The instant she fell, Sadie bolted. Away from the bog and into the heart of the fog-shrouded woods.

She didn’t know if Orley was behind her or not. She only knew this was very much her nightmare. A deadly pursuit through the hollow by a person whose sanity had deserted her.

She should have called Eli, asked him to come to Ben’s farm with her. Or let Jerk follow her as he’d been instructed to do. Instead, she’d driven straight into a trap. Yes, she was fit, and she could run. But Orley was hell-bent on killing her, and of the two of them, her cousin knew the hollow best.

Because of that, Sadie had no choice. As much as she hated the thought, she circled back toward the bog, where the ground was slick and balance an ongoing issue. If she could reach the cave she and Eli had used, she might make it back to the road. Road, Bronco, escape.

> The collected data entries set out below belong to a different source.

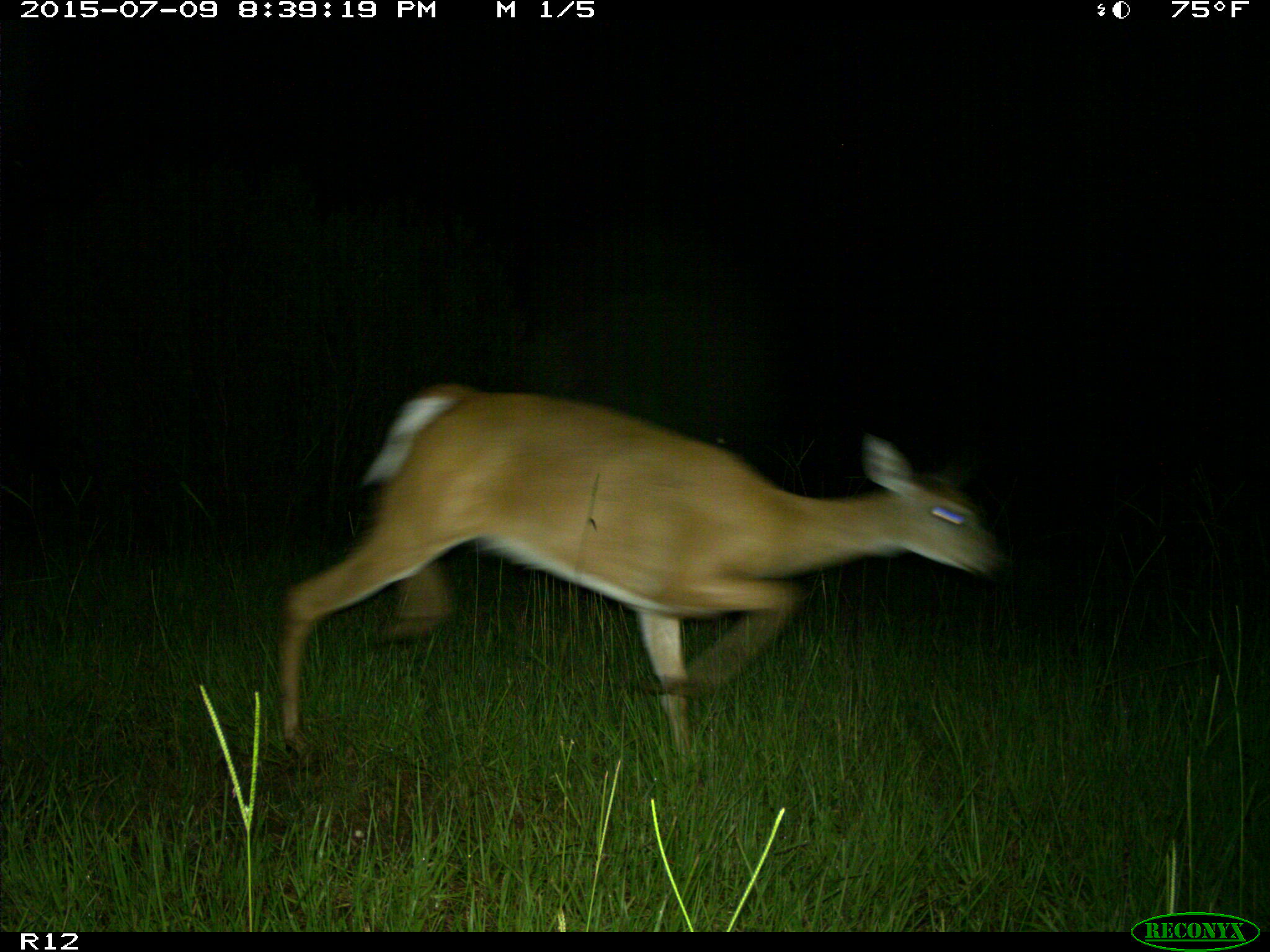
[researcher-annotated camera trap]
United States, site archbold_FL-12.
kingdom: Animalia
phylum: Chordata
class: Mammalia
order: Artiodactyla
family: Cervidae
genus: Odocoileus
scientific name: Odocoileus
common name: deer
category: unidentified deer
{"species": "unidentified deer (deer) (Odocoileus)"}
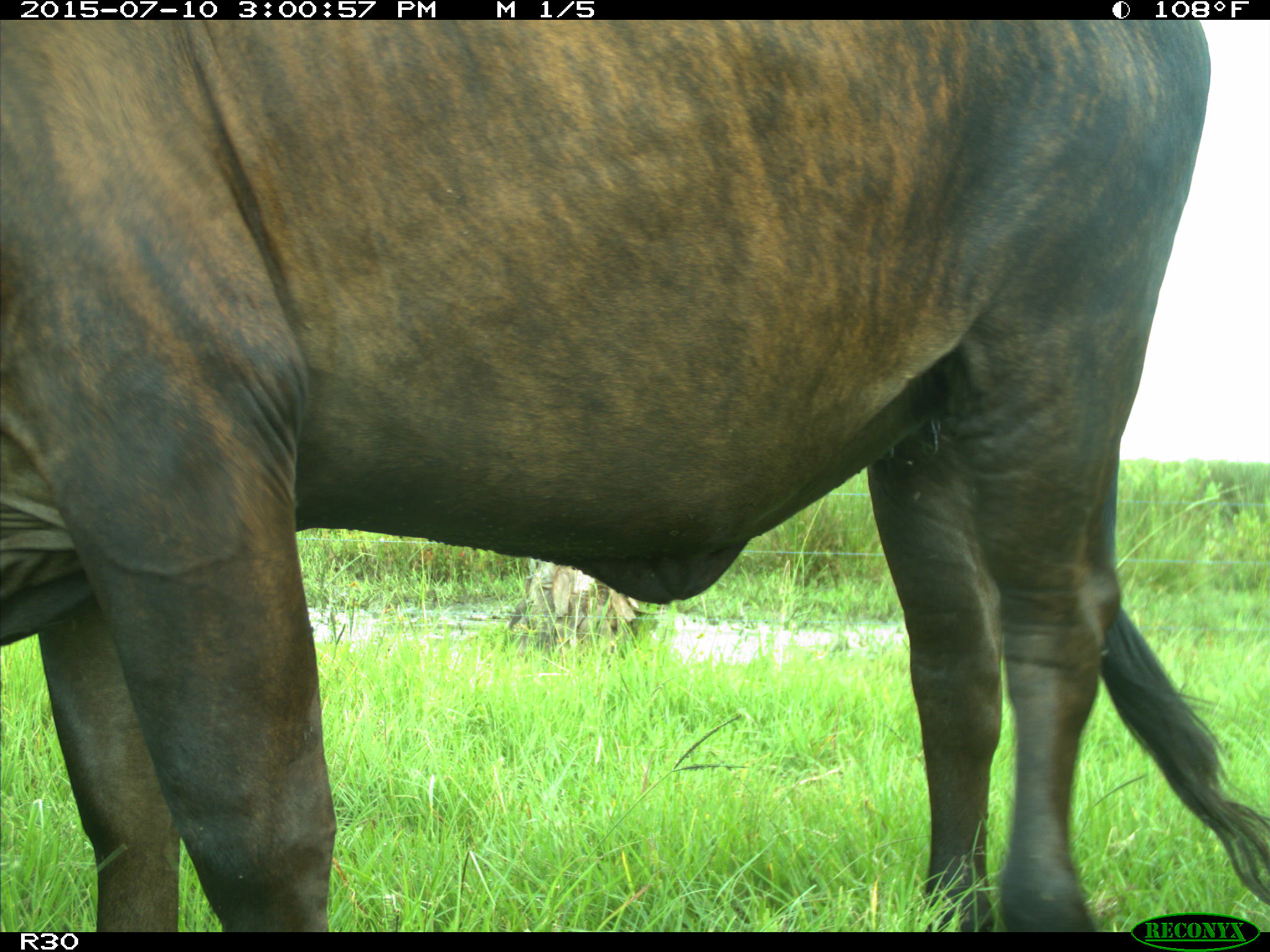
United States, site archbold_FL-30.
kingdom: Animalia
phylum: Chordata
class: Mammalia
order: Artiodactyla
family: Bovidae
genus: Bos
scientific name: Bos taurus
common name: domestic cow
Bos taurus (domestic cow).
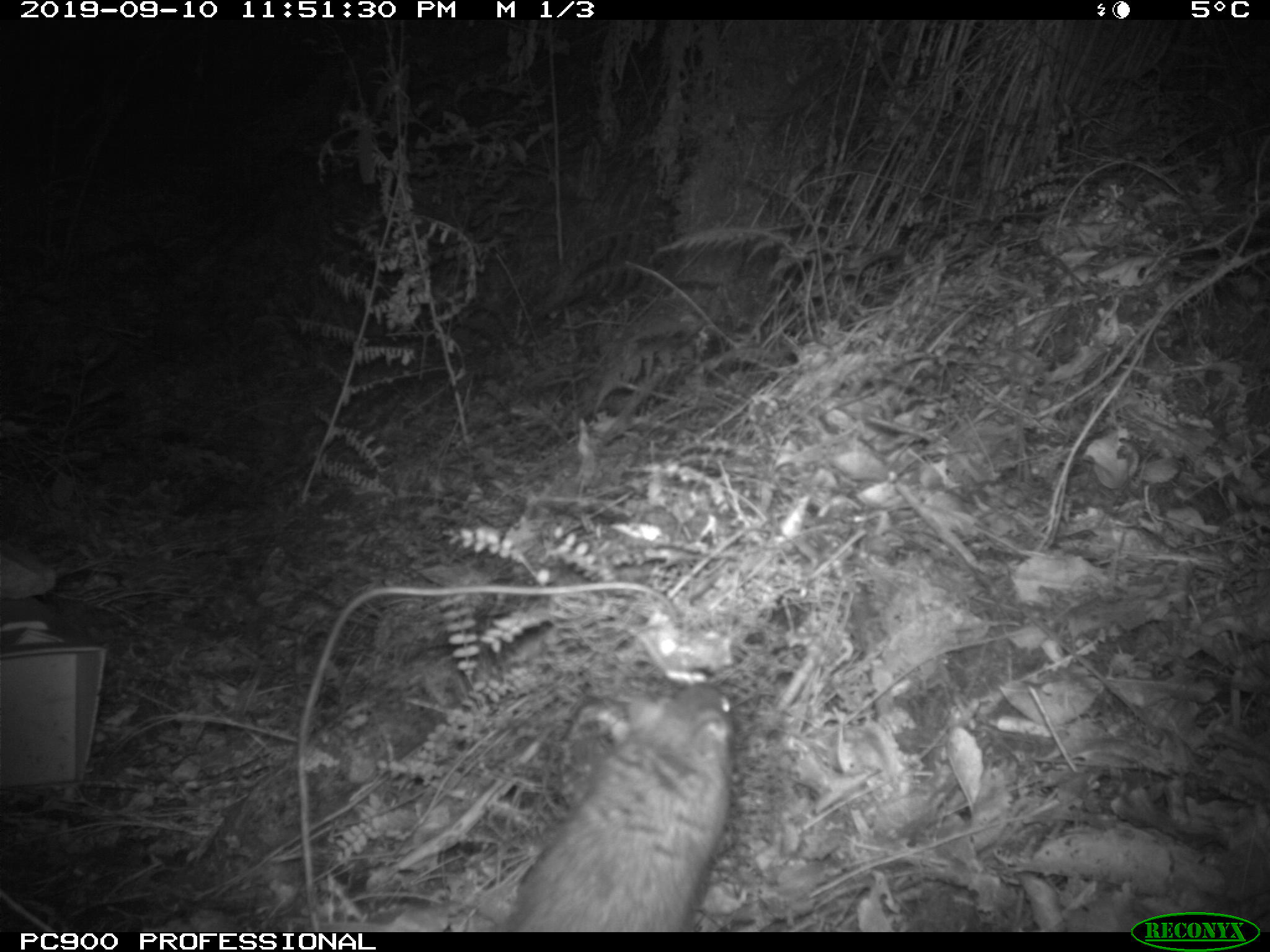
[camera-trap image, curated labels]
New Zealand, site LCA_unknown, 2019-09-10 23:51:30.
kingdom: Animalia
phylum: Chordata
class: Mammalia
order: Rodentia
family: Muridae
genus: Rattus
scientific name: Rattus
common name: rat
Rat (Rattus).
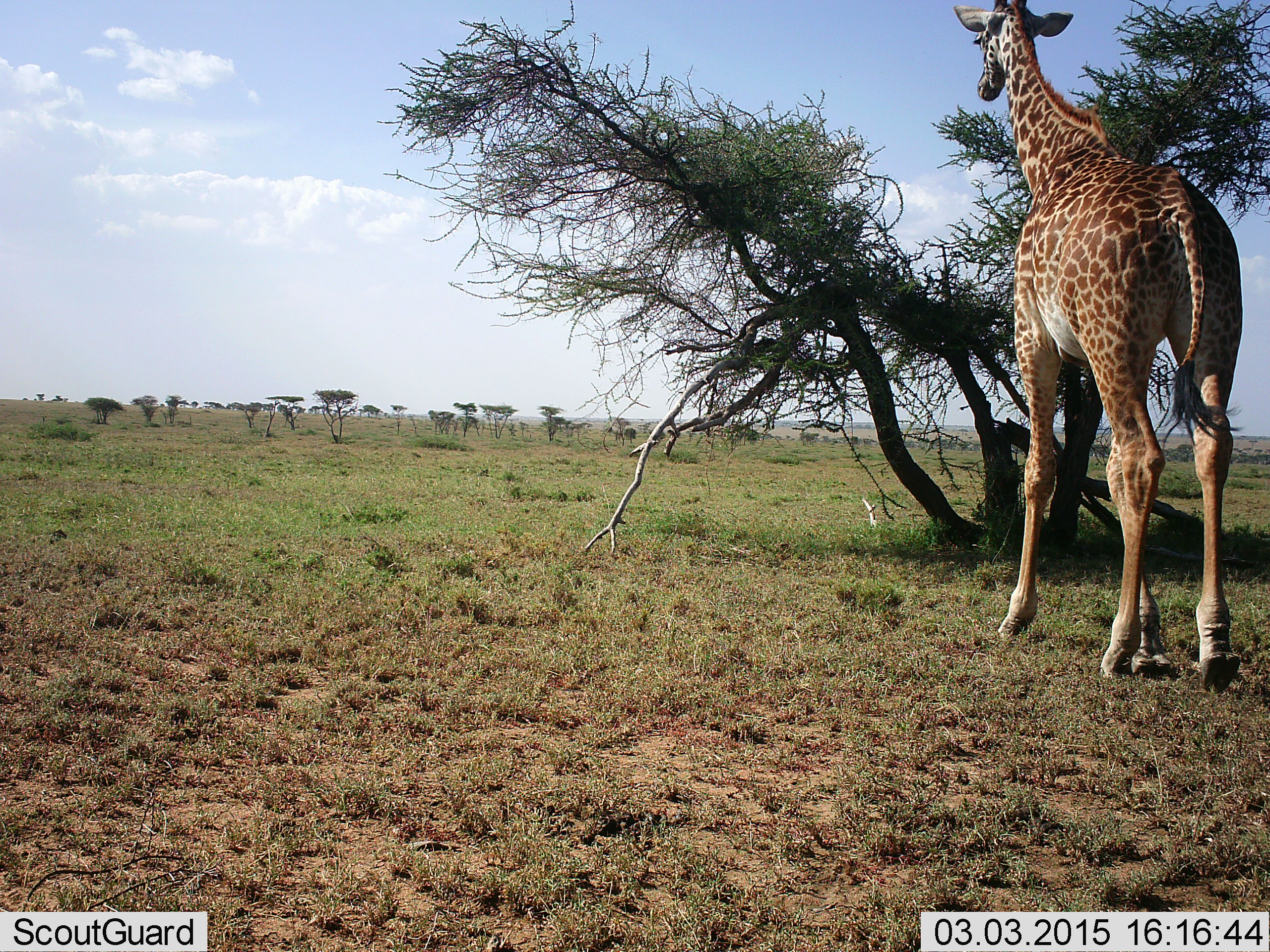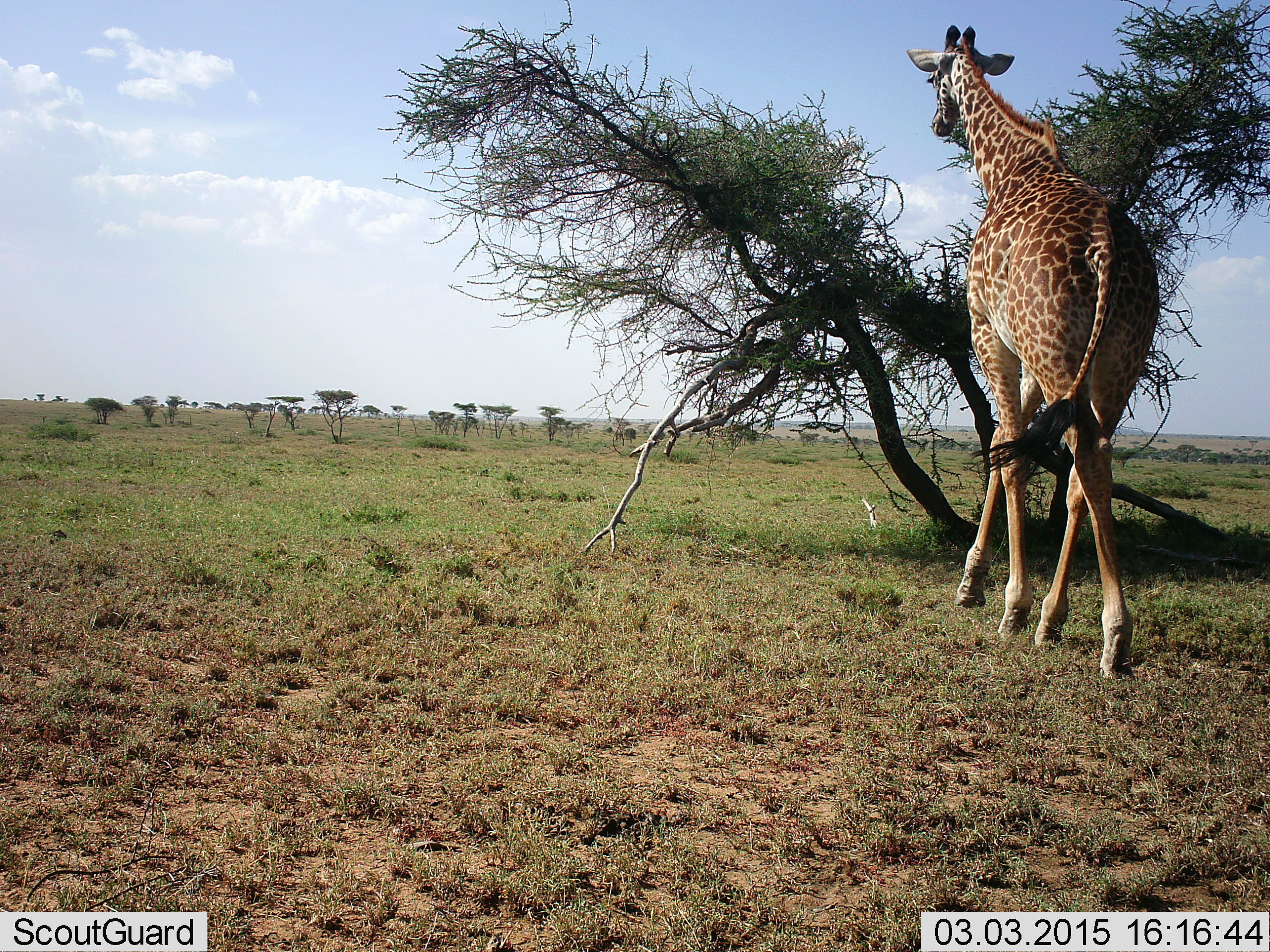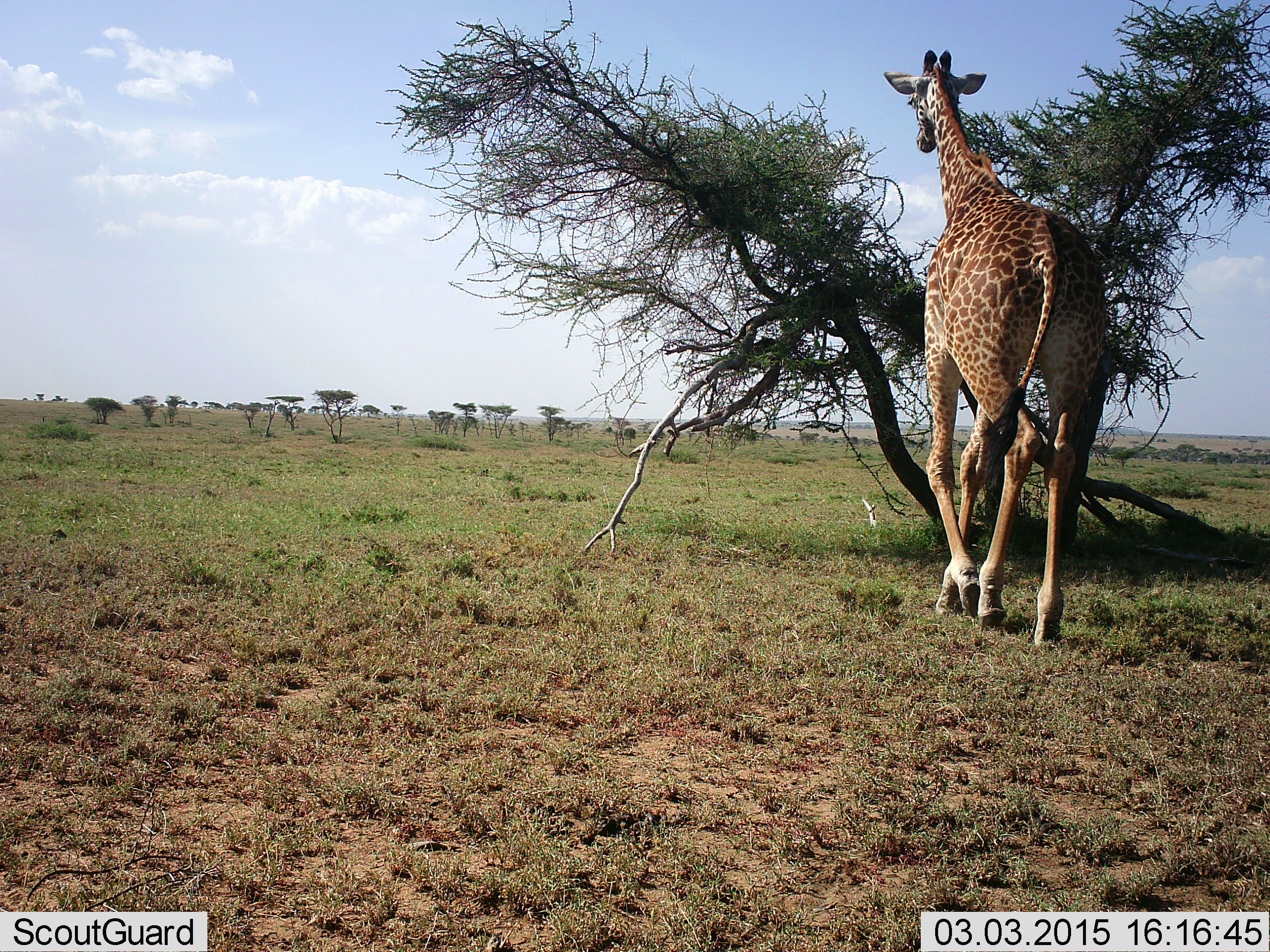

A sketchy map formed in her mind. So did a picture of Eli’s face. But he wasn’t here. This was between her and Orley.... And where was the stupid cave entrance?

She wove a haphazard path through the hollow. Were those Orley’s footsteps behind her? Was she shouting at her through the fog? Sadie thought she glimpsed a light, but she couldn’t be sure and didn’t dare slow down to look.

The ground beneath her oozed and almost sent her sliding into the weeds. Determined not to die, she hung on and kept going.

Unlike the shouts, there was no mistaking the thwack of three bullets as they struck a tree directly ahead of her.

Orley would want her to stay visible. Fine. As long as she avoided any direct moonbeams, she’d still present a difficult target.

She hoped.

Sadie’s heart hammered louder in her chest. Two more bullets zinged past. Did they come from the same direction as before? Her instincts said no. She had a split second to glimpse the movement, but no time to react as Orley flew out of the darkness and tackled her to the ground.